Relevant to the theme of the conference “New World, New Ideas, New Conversations” the focus of the key note sessions was on innovation. Certainly the Uberization has made all payment market players think about reviewing their current products and services, and get ready to face the challenges related to this alternative business model. In his keynote, Josh Linkner outlined the five key elements to promote innovation:

  1. Get Curious
  2. Crave what is next
  3. Defy traditions
  4. Get Scrappy  and Solve complex problems in unorthodox ways
  5. Adapt Fast.


He delivered a clear message: it is no more the small vs. big, it is creative vs. complacent.  


Sheryl Connelly, Futurist at Ford Motors, agreed and during her keynote shared tips on how to be watchful to predict and manage the future by going beyond the past events. Predicting based on past events is dangerous and a SWOT analysis cannot really help much here. One has to go beyond the SWOT to identify the things that are beyond one’s control to plan the future. The punchline was “The only way to secure future is to create it”.


  • Faster Payments is coming

Tech savvy millennials have been driving the demand for real-time payments and the Faster Payments initiative is no fad. Yet, the U.S. has been very slow to initiate real-time payments, which is discerning given that the rest of the world has already moved on to phase two of these implementations: how to make real-time payments more efficient. On the upside, this delay has given U.S. institutions an opportunity to learn from others’ mistakes.


Between the Fed’s update on its Faster Payments Task Force initiatives, and The Clearing House and Vocalink 2017 U.S. launch of its real-time payments platform, things are looking up. The TCH platform will be available for all banks – not just for the TCH member banks. The adoption of ISO 20022 as the messaging standard for Faster Payments is going to put the U.S. on par with other global markets, and it will also enable real time cross-border payments.


In the short term banks will need to decide which platforms will serve them best, and integration with existing systems is going to be a critical factor in implementation. Banks need very agile AML systems to avoid compliance issues. A second critical factor results from potential disputes in irrevocable transactions. Better tools and architectural design are key in this instance and U.S. banks need to start their homework today to avoid last minute panics .


The NACHA initiative for same day ACH goes live in September of this year. The twice a day ACH file processing will definitely improve the speed of processing in a significant manner. But players like Paypal do not consider the same day ACH as anything close to the real time payments. From cost and convenience there seems to be a separate market segment for the same day ACH.

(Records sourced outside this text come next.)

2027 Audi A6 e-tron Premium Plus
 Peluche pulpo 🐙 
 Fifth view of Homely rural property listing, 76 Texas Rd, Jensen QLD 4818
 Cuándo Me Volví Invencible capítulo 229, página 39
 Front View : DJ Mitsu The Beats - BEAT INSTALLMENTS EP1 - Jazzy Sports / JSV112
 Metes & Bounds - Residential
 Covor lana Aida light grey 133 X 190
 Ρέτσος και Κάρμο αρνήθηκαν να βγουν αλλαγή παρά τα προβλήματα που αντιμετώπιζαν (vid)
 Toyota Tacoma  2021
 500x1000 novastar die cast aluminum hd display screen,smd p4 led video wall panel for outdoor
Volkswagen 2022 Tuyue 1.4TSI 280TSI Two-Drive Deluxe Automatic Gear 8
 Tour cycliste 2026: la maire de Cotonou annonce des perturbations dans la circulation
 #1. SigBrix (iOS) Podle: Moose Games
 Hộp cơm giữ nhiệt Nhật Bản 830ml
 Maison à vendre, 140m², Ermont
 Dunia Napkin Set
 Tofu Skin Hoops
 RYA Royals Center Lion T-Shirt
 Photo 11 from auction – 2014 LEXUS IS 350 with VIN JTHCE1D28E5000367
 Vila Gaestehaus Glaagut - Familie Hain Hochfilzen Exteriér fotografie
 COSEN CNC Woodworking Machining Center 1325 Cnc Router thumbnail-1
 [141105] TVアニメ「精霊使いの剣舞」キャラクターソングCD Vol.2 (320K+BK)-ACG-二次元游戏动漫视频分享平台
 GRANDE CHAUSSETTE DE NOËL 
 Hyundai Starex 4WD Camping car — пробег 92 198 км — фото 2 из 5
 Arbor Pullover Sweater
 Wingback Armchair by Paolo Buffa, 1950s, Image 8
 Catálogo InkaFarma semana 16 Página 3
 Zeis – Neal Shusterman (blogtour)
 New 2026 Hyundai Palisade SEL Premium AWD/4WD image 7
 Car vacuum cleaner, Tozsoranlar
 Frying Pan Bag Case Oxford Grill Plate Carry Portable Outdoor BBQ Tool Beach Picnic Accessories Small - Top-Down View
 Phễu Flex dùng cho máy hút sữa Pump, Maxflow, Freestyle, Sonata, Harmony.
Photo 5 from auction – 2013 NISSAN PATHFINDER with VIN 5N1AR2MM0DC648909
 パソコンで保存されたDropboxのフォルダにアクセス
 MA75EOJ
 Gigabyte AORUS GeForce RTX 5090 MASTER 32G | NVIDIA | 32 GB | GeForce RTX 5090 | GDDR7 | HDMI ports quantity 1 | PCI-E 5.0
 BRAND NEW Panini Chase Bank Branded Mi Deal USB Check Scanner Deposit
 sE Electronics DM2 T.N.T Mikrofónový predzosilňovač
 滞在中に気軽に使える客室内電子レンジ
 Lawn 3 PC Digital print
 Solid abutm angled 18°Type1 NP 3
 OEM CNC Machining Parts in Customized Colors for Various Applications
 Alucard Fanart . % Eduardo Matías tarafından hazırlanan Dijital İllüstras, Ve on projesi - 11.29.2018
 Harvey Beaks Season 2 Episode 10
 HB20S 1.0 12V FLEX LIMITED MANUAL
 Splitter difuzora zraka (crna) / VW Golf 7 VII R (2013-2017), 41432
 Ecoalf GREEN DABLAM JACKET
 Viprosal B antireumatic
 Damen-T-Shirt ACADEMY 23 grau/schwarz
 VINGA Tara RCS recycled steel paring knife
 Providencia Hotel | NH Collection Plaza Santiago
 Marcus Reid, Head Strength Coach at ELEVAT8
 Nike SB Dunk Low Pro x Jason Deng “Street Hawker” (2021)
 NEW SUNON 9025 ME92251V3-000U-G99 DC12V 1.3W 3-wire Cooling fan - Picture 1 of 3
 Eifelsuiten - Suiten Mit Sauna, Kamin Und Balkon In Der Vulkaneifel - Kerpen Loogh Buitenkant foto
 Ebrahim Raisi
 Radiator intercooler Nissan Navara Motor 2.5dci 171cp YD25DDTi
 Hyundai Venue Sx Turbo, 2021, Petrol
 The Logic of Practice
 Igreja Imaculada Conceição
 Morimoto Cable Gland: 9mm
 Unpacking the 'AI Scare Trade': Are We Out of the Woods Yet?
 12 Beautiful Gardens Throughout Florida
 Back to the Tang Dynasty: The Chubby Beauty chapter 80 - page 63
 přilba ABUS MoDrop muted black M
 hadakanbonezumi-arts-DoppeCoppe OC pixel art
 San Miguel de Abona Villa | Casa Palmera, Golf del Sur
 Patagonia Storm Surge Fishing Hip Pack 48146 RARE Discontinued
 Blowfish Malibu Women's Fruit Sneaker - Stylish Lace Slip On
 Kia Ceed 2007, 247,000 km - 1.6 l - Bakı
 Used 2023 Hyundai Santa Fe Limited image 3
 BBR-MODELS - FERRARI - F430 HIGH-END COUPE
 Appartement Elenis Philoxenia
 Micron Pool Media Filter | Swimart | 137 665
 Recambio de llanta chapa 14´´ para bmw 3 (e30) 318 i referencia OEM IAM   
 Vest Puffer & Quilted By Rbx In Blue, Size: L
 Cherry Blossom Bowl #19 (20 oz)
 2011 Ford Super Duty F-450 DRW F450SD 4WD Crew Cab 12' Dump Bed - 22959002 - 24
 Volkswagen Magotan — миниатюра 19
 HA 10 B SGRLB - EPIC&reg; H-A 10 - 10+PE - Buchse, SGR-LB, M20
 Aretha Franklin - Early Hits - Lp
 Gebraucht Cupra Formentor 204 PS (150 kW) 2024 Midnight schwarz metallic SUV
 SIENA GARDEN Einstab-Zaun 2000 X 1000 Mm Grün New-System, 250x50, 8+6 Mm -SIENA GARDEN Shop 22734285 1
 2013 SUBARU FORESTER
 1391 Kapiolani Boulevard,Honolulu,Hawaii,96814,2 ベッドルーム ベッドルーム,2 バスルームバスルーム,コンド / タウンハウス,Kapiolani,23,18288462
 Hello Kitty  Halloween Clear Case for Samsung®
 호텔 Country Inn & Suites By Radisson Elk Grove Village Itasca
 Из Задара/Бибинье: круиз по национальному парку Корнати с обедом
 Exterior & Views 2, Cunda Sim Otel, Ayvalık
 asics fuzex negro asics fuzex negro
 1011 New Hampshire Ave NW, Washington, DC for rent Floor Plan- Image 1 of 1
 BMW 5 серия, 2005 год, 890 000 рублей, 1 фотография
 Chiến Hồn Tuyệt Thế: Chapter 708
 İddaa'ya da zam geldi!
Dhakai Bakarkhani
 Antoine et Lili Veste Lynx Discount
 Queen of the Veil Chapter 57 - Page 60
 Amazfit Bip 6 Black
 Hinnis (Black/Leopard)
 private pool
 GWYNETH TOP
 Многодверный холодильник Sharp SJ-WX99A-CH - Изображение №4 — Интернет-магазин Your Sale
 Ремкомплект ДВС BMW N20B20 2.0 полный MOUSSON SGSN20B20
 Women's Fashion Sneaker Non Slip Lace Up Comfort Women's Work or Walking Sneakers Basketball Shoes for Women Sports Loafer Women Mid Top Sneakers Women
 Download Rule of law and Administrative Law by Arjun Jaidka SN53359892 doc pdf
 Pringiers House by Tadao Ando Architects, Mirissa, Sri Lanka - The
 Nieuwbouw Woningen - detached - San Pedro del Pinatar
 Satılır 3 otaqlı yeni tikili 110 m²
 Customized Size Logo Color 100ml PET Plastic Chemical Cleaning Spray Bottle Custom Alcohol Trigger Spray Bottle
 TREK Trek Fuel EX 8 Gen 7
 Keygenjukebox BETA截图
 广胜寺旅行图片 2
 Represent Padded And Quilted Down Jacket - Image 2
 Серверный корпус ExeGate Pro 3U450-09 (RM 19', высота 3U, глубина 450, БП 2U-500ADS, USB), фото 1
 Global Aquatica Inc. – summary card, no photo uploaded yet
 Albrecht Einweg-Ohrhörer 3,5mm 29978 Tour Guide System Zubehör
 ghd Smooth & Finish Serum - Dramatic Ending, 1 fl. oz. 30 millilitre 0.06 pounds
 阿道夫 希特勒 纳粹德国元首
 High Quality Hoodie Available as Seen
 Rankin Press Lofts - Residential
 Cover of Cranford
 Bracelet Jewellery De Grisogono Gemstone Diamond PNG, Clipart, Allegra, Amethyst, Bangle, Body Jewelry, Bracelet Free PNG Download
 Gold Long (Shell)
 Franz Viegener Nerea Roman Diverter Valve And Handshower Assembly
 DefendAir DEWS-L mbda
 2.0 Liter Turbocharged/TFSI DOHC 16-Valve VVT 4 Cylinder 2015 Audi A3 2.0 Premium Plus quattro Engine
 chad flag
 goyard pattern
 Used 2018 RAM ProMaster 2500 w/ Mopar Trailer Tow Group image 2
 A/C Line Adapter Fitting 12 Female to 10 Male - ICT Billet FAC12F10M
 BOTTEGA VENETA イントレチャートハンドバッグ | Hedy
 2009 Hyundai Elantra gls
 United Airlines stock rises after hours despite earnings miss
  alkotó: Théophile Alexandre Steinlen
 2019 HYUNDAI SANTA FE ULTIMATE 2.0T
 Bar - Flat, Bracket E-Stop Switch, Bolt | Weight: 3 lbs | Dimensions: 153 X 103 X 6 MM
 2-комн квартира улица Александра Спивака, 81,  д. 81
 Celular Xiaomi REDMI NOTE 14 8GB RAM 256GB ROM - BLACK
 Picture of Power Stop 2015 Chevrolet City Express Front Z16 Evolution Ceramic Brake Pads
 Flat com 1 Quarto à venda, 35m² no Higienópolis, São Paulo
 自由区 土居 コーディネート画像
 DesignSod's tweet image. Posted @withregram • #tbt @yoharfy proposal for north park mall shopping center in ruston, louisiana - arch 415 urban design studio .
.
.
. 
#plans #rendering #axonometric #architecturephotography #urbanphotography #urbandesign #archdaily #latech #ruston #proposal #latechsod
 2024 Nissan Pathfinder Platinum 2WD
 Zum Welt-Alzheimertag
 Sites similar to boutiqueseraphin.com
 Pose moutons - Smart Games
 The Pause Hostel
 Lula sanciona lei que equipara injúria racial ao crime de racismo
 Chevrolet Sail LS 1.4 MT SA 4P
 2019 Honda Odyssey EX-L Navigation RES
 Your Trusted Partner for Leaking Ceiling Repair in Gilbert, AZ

  • Block Chain – is it a fad, hype or real

With more than a billion U.S. dollar funneled in to block chain startups, blockchain technology is being seriously considered by the financial institutions worldwide. Yet, it was refreshing to hear that not all use cases make the business case for blockchain technology. At the rate of 2,000 transactions a second, the processing speed will require a trillion U.S. dollar infrastructure to run the technology. This seriously questions the suitability of block chain technology as panacea for all problems. With many block chain providers crowding up the market, data integration standards and common business practices have to be agreed upfront to make adaption easier for all participants.